In the bigger picture, a medium term top might be formed at 160.20. As long as 55 W EMA (now at 147.77) holds, fall from 160.20 is seen as correcting the rise from 140.25 only. However, sustained break of 55 W EMA will argue that larger correction is possibly underway, and target 146.47 support next.
USD/CHF Daily Outlook
Daily Pivots: (S1) 0.8867; (P) 0.8919; (R1) 0.8954; More….
Immediate focus is now on 0.8883 fibonacci level as USD/CHF's fall from 0.9223 extended. Sustained break there will carry larger bearish implications. Nevertheless, strong rebound from current level, followed by break of 0.8987 support turned resistance, will suggest that correction from 0.9223 has completed, and retain near term bullishness.

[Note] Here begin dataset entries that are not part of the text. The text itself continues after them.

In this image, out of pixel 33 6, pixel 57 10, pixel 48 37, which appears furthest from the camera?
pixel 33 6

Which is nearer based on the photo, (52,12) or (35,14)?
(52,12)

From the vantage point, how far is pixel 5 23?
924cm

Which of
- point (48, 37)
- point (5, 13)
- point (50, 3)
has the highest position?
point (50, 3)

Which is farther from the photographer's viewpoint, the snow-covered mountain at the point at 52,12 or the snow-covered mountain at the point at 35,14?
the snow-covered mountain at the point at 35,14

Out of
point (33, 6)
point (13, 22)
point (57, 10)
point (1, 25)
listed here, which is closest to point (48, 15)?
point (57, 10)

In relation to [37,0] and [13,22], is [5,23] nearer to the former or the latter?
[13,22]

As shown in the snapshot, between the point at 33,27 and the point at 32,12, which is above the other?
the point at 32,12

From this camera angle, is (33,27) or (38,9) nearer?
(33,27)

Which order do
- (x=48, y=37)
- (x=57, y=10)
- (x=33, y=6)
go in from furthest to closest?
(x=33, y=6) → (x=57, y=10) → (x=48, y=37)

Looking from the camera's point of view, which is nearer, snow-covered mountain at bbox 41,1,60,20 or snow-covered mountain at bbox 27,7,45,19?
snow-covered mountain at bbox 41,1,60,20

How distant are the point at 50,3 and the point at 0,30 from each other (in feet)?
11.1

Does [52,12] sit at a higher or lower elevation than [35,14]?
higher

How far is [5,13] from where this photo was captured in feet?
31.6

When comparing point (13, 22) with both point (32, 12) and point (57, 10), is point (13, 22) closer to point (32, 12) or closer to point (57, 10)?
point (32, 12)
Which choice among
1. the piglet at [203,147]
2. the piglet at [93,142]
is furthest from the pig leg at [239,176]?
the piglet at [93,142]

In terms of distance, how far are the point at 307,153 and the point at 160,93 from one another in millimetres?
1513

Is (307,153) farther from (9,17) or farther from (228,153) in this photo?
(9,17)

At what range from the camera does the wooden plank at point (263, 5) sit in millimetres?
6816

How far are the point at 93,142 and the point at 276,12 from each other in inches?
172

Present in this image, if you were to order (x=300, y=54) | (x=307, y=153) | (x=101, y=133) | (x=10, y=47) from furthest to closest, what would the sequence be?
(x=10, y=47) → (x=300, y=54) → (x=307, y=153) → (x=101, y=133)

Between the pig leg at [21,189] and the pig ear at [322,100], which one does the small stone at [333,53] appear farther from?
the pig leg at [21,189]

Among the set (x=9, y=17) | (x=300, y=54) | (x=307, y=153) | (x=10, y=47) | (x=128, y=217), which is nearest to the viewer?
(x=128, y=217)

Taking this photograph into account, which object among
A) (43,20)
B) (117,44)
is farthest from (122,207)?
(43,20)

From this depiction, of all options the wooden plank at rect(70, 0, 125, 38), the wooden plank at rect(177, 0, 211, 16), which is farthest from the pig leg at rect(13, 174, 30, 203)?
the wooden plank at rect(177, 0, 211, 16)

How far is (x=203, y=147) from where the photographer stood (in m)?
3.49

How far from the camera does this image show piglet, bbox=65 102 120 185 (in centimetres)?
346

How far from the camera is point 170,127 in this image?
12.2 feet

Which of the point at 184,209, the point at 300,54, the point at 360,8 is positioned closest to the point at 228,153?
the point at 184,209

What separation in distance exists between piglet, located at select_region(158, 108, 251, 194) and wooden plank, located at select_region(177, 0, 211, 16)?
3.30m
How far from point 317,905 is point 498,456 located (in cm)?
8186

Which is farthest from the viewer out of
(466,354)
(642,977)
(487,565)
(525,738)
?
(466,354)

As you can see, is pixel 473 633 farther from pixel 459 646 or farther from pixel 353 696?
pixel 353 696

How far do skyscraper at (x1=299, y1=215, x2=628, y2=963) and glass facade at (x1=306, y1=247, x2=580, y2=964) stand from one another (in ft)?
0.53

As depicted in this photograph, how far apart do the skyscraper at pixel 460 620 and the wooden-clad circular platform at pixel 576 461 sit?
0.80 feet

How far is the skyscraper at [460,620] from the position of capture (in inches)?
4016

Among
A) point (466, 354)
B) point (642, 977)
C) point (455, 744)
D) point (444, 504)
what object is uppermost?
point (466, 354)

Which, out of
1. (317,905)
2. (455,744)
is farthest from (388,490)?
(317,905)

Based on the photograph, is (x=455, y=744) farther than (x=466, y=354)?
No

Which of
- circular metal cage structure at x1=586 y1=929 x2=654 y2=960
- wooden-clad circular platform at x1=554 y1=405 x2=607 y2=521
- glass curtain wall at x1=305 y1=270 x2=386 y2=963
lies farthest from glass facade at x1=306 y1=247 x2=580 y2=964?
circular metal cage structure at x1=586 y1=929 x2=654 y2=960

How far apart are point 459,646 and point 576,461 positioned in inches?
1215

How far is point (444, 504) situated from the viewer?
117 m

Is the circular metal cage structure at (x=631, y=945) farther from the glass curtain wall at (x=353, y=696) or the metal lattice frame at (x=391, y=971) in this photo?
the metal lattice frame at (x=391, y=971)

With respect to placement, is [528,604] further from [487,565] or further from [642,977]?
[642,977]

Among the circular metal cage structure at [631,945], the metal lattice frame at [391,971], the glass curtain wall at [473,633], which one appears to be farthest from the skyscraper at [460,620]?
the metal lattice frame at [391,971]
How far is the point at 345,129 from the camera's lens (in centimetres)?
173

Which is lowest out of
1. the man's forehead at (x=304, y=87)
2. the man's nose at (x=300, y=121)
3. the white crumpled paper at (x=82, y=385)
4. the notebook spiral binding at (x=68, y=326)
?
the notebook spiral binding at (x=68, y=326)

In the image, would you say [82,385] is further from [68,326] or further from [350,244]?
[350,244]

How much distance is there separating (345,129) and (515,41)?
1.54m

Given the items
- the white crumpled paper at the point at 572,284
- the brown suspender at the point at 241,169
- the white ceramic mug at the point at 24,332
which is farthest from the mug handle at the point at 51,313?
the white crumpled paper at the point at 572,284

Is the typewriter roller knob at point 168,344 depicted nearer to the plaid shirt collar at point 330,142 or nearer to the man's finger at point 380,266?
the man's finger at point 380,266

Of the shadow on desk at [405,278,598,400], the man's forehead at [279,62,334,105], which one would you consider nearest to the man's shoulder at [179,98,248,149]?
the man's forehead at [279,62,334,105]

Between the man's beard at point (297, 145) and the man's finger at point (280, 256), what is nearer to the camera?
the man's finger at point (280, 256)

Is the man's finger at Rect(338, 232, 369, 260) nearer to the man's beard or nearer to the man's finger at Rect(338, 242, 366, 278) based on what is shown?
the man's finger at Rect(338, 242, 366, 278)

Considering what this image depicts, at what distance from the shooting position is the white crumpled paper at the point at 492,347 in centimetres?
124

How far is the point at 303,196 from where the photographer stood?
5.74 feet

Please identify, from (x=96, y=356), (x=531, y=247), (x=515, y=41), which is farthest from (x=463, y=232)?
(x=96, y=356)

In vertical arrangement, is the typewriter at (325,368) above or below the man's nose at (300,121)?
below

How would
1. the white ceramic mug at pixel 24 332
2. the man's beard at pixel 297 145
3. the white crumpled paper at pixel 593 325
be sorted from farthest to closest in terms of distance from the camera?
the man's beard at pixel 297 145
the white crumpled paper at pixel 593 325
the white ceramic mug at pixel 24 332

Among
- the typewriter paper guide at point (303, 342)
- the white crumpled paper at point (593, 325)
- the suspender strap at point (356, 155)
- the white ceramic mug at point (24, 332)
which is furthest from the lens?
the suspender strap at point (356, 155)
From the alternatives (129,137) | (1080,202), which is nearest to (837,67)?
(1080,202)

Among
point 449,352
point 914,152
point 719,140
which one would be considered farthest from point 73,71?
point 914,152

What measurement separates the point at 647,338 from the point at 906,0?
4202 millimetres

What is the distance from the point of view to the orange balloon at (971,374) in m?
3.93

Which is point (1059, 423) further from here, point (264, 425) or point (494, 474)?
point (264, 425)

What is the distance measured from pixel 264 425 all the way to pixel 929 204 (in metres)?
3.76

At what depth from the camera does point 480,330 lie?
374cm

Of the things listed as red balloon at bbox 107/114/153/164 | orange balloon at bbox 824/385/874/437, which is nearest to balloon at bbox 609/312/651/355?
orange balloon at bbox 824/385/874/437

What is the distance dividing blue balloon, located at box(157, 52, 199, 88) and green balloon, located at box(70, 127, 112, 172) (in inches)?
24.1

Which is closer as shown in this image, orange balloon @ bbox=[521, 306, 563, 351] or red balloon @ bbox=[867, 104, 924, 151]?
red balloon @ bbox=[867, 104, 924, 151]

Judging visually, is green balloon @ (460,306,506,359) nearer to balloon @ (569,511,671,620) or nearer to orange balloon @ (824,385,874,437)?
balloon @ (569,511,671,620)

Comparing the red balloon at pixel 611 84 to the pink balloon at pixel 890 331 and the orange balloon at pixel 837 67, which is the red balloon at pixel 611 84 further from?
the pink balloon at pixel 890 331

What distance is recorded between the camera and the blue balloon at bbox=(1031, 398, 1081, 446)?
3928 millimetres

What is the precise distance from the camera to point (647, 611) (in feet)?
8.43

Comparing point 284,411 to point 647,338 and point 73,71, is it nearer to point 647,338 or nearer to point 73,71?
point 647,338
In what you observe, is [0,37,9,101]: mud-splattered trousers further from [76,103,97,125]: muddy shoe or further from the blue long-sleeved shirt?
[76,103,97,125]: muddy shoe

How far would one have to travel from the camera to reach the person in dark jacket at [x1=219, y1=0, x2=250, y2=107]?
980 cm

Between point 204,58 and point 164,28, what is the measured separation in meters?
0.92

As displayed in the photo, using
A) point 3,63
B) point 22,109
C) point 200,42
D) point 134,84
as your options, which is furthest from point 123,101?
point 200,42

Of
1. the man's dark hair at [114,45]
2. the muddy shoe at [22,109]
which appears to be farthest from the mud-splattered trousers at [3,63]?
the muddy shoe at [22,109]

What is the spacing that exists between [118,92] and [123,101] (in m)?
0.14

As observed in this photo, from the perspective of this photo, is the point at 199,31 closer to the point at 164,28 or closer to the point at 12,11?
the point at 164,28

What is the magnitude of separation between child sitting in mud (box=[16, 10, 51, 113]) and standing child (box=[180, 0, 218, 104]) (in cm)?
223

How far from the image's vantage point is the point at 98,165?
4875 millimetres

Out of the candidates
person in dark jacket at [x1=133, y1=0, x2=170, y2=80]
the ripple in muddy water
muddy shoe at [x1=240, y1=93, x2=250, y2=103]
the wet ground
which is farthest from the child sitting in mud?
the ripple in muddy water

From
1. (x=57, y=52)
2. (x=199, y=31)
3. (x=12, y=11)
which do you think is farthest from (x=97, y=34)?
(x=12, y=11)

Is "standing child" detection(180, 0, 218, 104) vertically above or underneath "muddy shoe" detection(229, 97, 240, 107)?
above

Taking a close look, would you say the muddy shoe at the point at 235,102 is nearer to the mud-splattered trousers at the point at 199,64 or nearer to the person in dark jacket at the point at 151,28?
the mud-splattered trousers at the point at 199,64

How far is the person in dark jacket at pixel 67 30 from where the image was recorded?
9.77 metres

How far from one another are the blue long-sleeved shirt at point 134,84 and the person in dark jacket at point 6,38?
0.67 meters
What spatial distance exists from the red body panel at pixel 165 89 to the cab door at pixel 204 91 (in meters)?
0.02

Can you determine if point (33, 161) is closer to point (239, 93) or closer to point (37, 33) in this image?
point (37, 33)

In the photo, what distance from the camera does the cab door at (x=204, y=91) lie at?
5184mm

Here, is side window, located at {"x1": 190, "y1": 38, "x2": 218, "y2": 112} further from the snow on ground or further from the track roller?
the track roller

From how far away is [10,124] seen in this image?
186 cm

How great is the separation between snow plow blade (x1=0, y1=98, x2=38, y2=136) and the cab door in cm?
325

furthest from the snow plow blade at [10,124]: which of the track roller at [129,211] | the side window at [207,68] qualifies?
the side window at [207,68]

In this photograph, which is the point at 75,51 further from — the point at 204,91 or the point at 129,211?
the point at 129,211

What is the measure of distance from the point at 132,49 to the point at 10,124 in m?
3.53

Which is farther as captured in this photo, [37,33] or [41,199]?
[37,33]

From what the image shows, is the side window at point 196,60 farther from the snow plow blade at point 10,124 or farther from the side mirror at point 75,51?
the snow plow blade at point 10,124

In the bigger picture, price actions from 0.8332 medium term bottom are tentatively seen as developing into a corrective pattern to the down trend from 1.0146 (2022 high). Rejection by 0.9243 resistance, followed by sustained break of 38.2% retracement of 0.8332 to 0.9223 at 0.8883 will strengthen this case, and maintain medium term bearishness. However, decisive break of 0.9243 will argue that the trend has already reversed and turn medium term outlook bullish for 1.0146.